This post is old, so what you see here may not reflect my current opinion and mindset, certain information may be outdated, and links may be broken.
Let me tell you, when it comes to discussion, I can only do it in either a small group or one-on-one. I cannot do it in front of an audience, especially when I’m being graded it for. Never mind being prepared, my mind goes blank, and what I want to say doesn’t come out. Instead, mindless babbling comes out.
That’s what happened to me today in Philosophy class. I bombed it so bad. I got a “B”, and yes that’s still good, but dammit! I do not want a “B”!!!!! I want a fucking “A”. I think it sucks that I only can get a “B” for something I suck at it. No matter how hard I try at this crap, I know I will not get an “A” in this class.
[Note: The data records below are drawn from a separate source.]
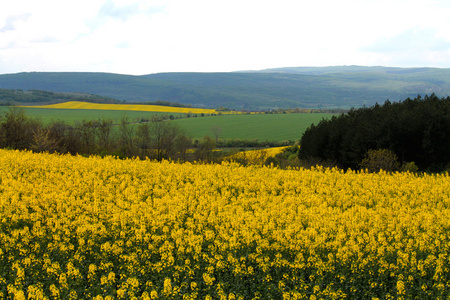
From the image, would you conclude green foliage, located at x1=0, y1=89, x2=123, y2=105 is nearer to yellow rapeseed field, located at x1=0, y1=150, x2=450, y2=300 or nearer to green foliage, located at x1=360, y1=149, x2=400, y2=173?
green foliage, located at x1=360, y1=149, x2=400, y2=173

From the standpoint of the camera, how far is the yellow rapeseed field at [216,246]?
10.1 meters

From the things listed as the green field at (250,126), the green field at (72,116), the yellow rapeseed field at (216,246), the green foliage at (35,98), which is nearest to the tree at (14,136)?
the yellow rapeseed field at (216,246)

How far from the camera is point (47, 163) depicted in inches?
982

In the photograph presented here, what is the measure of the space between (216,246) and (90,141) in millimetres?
51645

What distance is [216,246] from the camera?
11742mm

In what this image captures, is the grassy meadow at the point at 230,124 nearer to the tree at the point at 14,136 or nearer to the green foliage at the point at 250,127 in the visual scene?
the green foliage at the point at 250,127

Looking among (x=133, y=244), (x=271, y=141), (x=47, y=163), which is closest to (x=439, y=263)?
(x=133, y=244)

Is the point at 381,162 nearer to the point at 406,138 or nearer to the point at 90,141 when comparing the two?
the point at 406,138

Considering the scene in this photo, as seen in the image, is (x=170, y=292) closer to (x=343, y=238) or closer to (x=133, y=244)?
(x=133, y=244)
Never mind the fact how much I prepare for this class, if I don’t present it well to the teacher’s standard, I don’t get that damn grade I want. I am so mad that my 3.91 gpa is gonna be ruined all because of a class I HAVE to take, and all because this class is ENTIRELY in panel discussion form with a two five-paged essay for a final exam.
I was so miserable the past few days, dreading this damn discussion. And then when the time came, I just sounded like a contradicting idiot. All those eyes staring at me, and the teacher grading me is not a good combination. Sure, I can sub and still get thousands of eyeballs staring at me, but damn, this is just a whole different level.
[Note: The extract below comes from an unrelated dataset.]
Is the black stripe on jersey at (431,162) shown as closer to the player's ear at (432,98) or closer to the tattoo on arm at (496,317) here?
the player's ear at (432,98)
I wanted to cry out of frustration after class. I didn’t, manage to hold it back. Hell, even my partner was like, “I thought you were gonna cry after he yelled at you.” Haha, I didn’t though.
After class, Jacquie, my saviour of the day, and I went to Bentley’s and shared a pitcher of Long Island Iced Tea. We both got happily buzzed. I don’t feel as miserable as I would be if I was sober. So whee for that. *sighs* Two more damn panel discussions to go. I should have just taken this damn class online. At least, online, I just do paper and projects individually rather than a damn panel discussion.
“Just do your best and accept the grade you receive.” Whatever. All the effort I put into this is just wasted. I should just not bother and do a shit arsed job for the next two since I know I’m not gonna get an “A”. Sod contemporary moral issues. Sod panel discussions. And sod, SOD my inability to do a fucking presentation without sounding like an idiot!